PROVIDED PASSAGE –

Film score by Danny Elfman
- Released: February 23, 2010
- Recorded: 2009–2010
- Genre: Film score
- Length: 66:05
- Label: Varèse Sarabande

Danny Elfman chronology
| 9 (2009) | The Wolfman (2010) | Alice in Wonderland (2010) |

= The Wolfman (soundtrack) =

The Wolfman (Original Motion Picture Soundtrack) is the score album to the 2010 film of the same name directed by Joe Johnston, which is a remake on the 1941 film The Wolf Man. The film initially had an original score composed by Danny Elfman, before it was rejected and Elfman eventually replaced by Austrian musician Paul Haslinger. The studio changed back to Elfman's initial score composed for the film after they felt Haslinger's electronic score did not suit the film's setting and tone.

Elfman's score was then completed with the help of other composers, due to the former's commitments on Alice in Wonderland (2010). Varèse Sarabande released the album consisting of Elfman's score for the original cut for the film on February 23, 2010. The score was well received by critics.

== Development ==
In August 2008, Danny Elfman was announced as the film's composer. He was drawn to the project due to growing up on The Wolf Man and other monster characters. Johnston wanted a score that was "atmospheric, stylish and narrative", and Elfman adhered to the former's instructions providing a dark, melodic and moody score. However, the studio rejected the score after the film was cut down half an hour in length and the music became too repetitive.

Due to the film's turbulent production, Elfman was unable to return to re-score the film due to contractual obligations to Tim Burton's Alice in Wonderland (2010). The producers eventually decided that rather than expand on his music with a new composer, a path that they would eventually take, they would instead attempt a completely different approach with a different composer which includes extensive reshooting of scenes. The idea was to quicken the pace and strike a tone similar to the Underworld films, turning a slow-paced story into a much faster one. In November 2009, it was announced that Elfman's music had been discarded in favor of a new score by Paul Haslinger. However, in January 2010, the producers switched back to Elfman's score after disliking Haslinger's electronic music.

WHAT TO DO –
(1) In the Wolfman soundtrack text, which composer's score replaced Danny Elfman's music in November 2009?
(2) List every person named in the Wolfman soundtrack text.
The data after this point come from a separate source, not from the Wolfman soundtrack text.

PROVIDED MATERIAL –

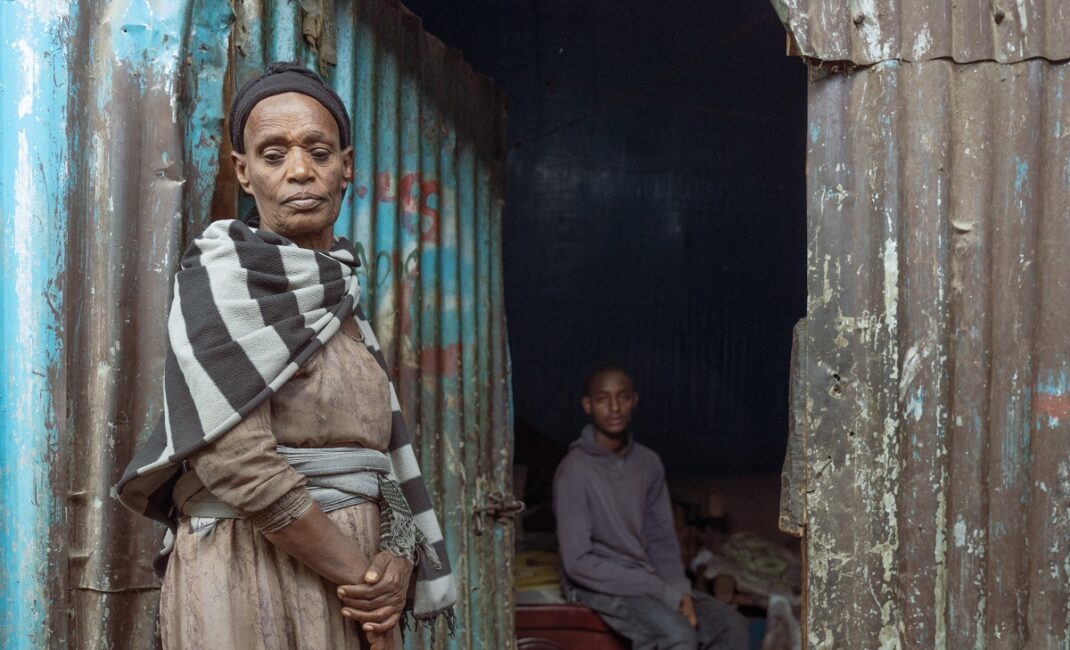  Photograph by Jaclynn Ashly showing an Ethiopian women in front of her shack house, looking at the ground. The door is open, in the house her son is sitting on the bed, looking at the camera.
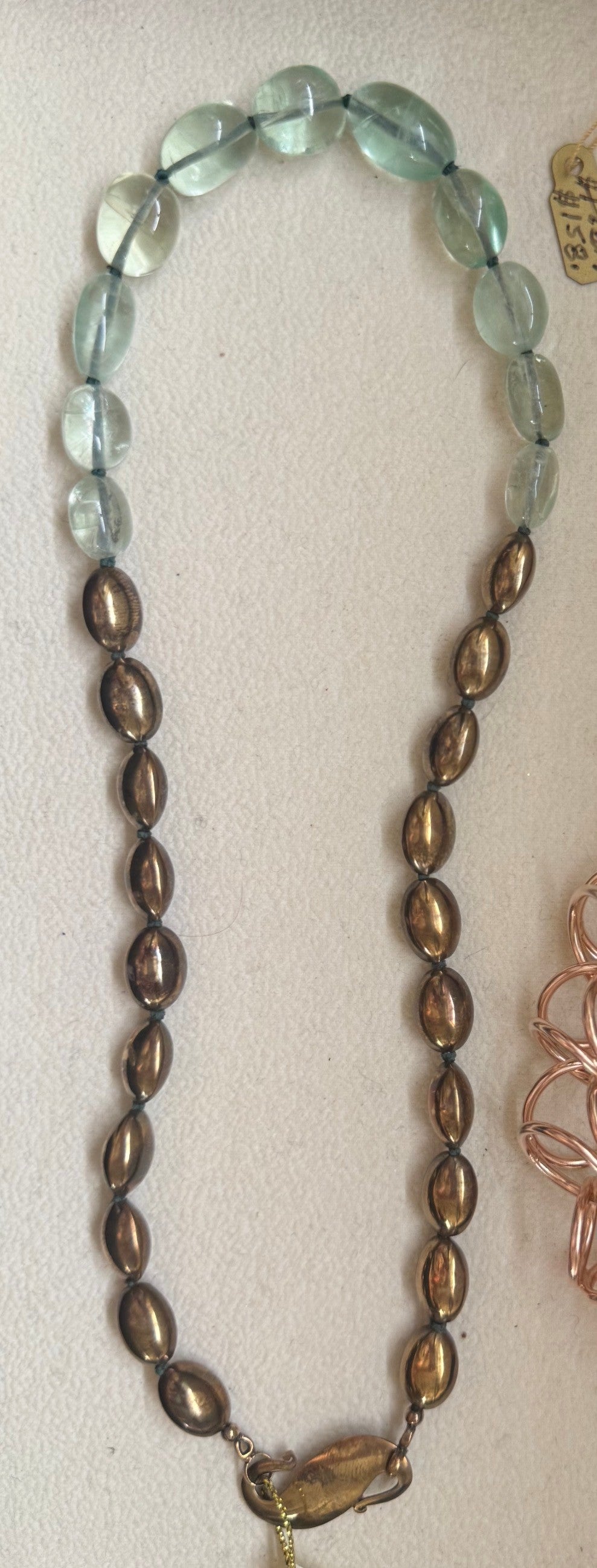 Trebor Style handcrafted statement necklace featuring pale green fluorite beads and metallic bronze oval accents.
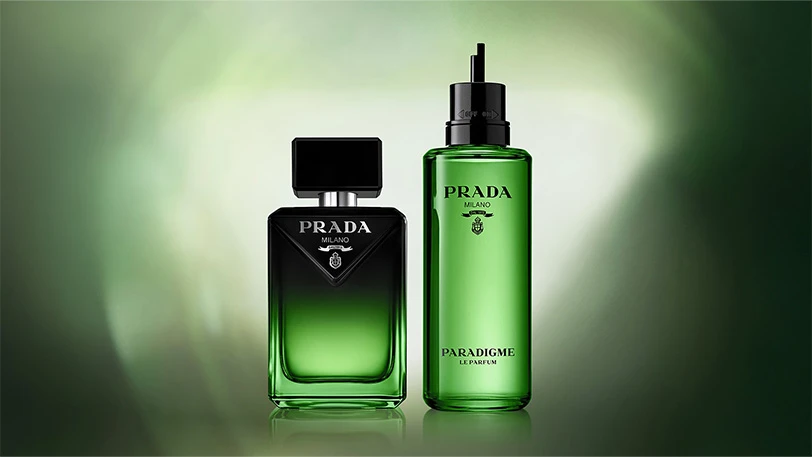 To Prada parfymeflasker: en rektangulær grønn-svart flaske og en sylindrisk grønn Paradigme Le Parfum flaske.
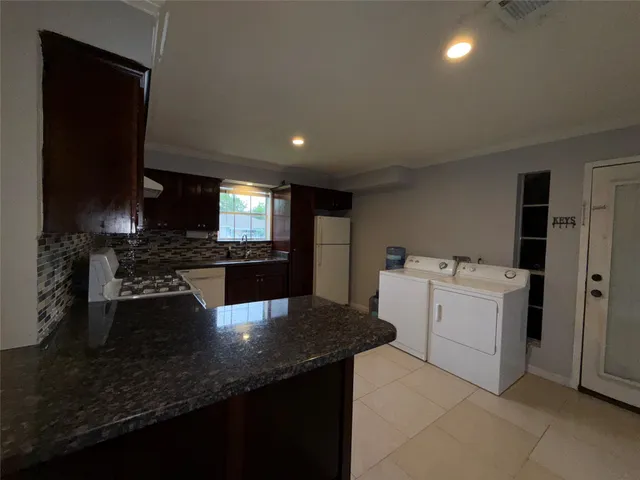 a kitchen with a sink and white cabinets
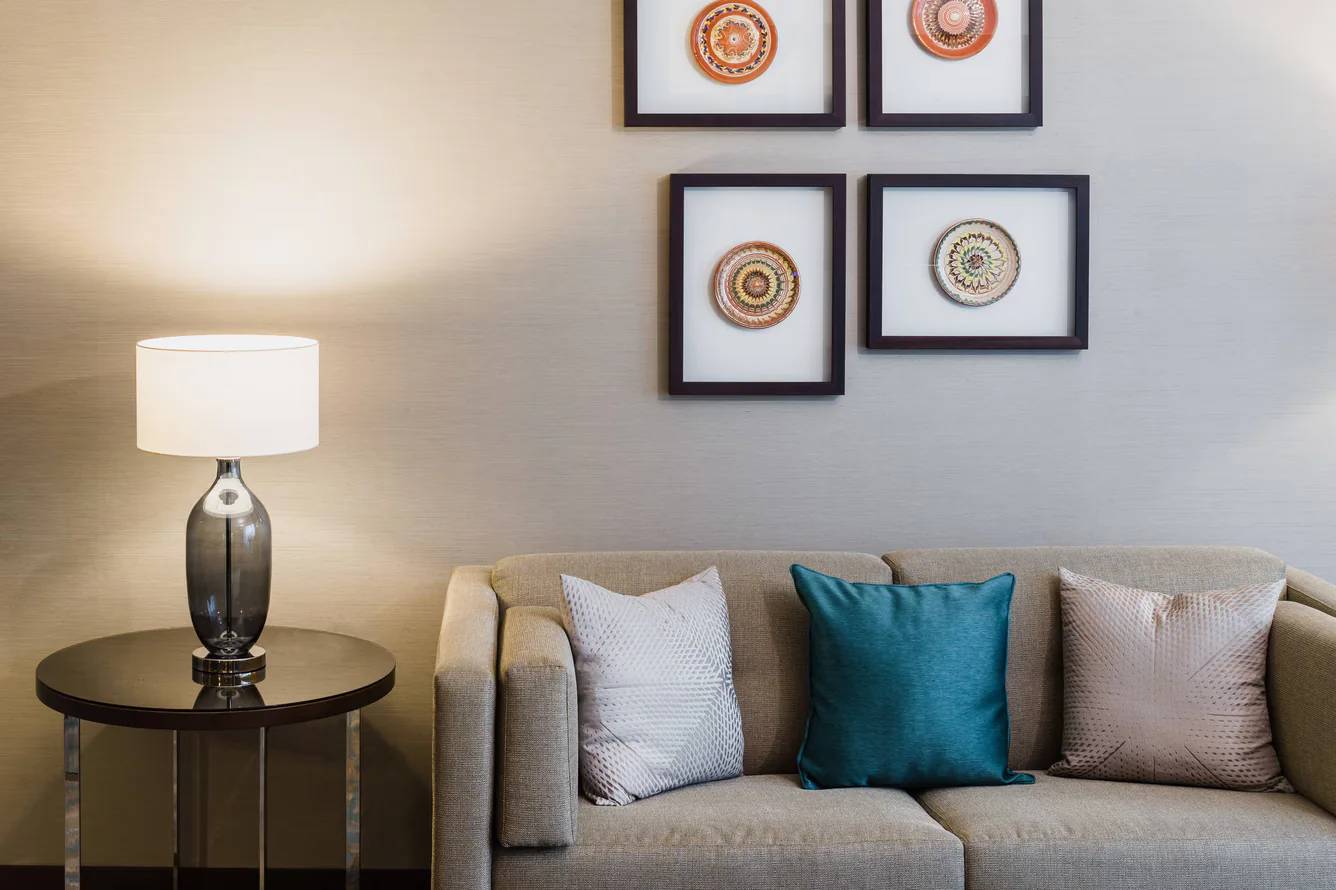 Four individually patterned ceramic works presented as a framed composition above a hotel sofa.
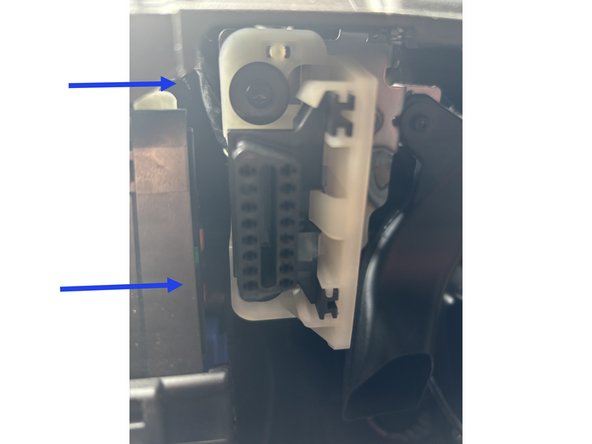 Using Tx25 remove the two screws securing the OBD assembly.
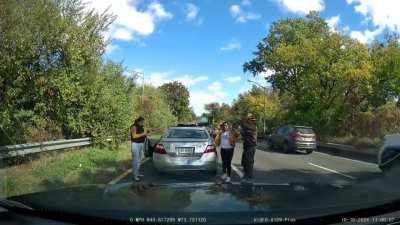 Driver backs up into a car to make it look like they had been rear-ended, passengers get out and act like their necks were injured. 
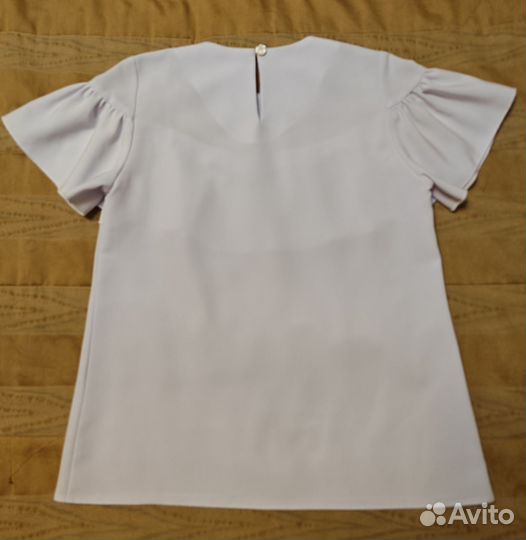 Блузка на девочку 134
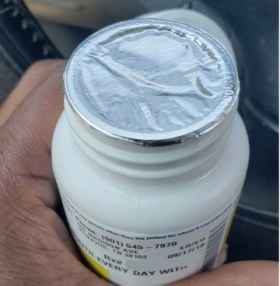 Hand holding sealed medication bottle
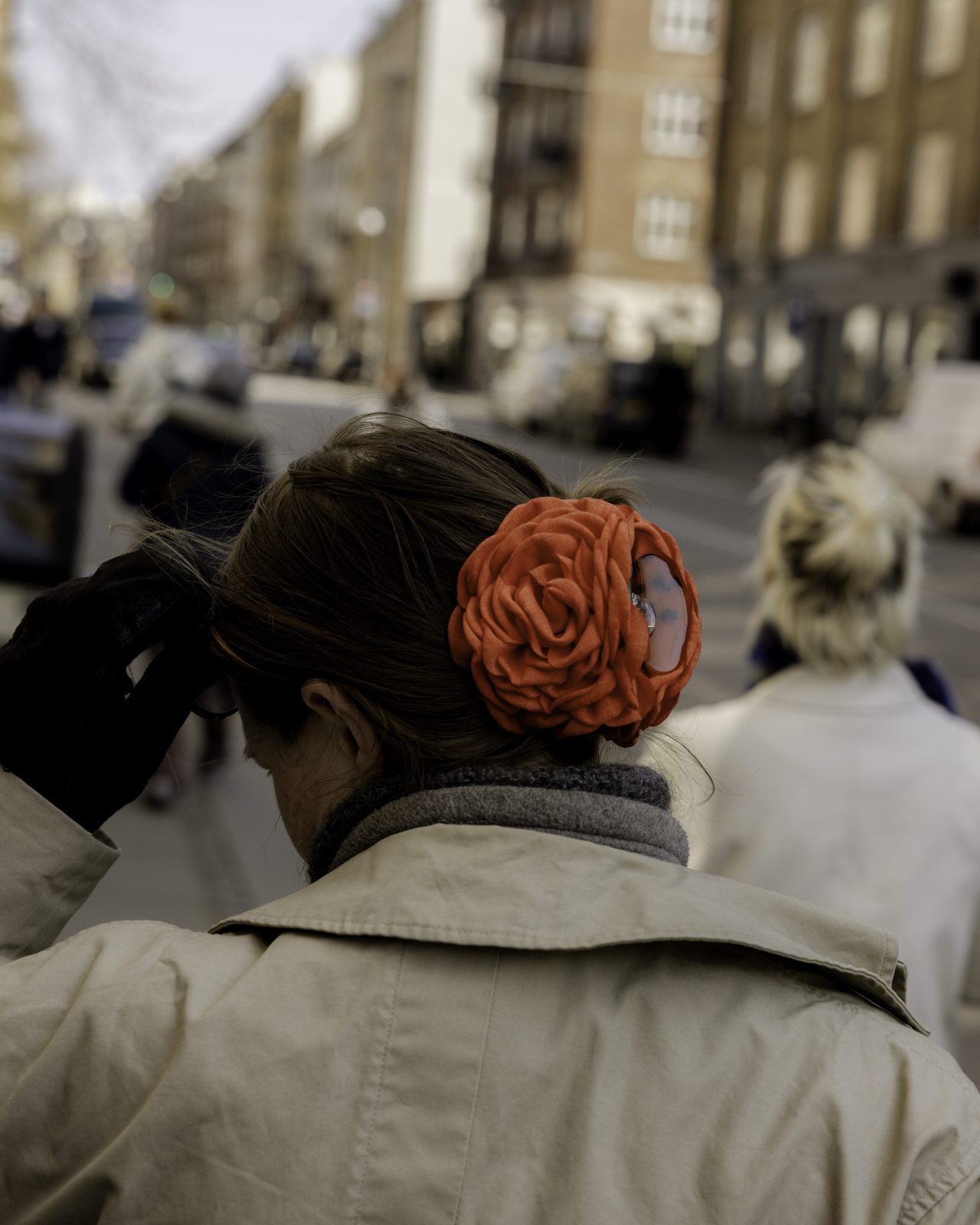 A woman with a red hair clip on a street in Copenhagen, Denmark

ANSWER SECTION –
(1) Paul Haslinger's.

(2) Danny Elfman, Joe Johnston, Paul Haslinger, Tim Burton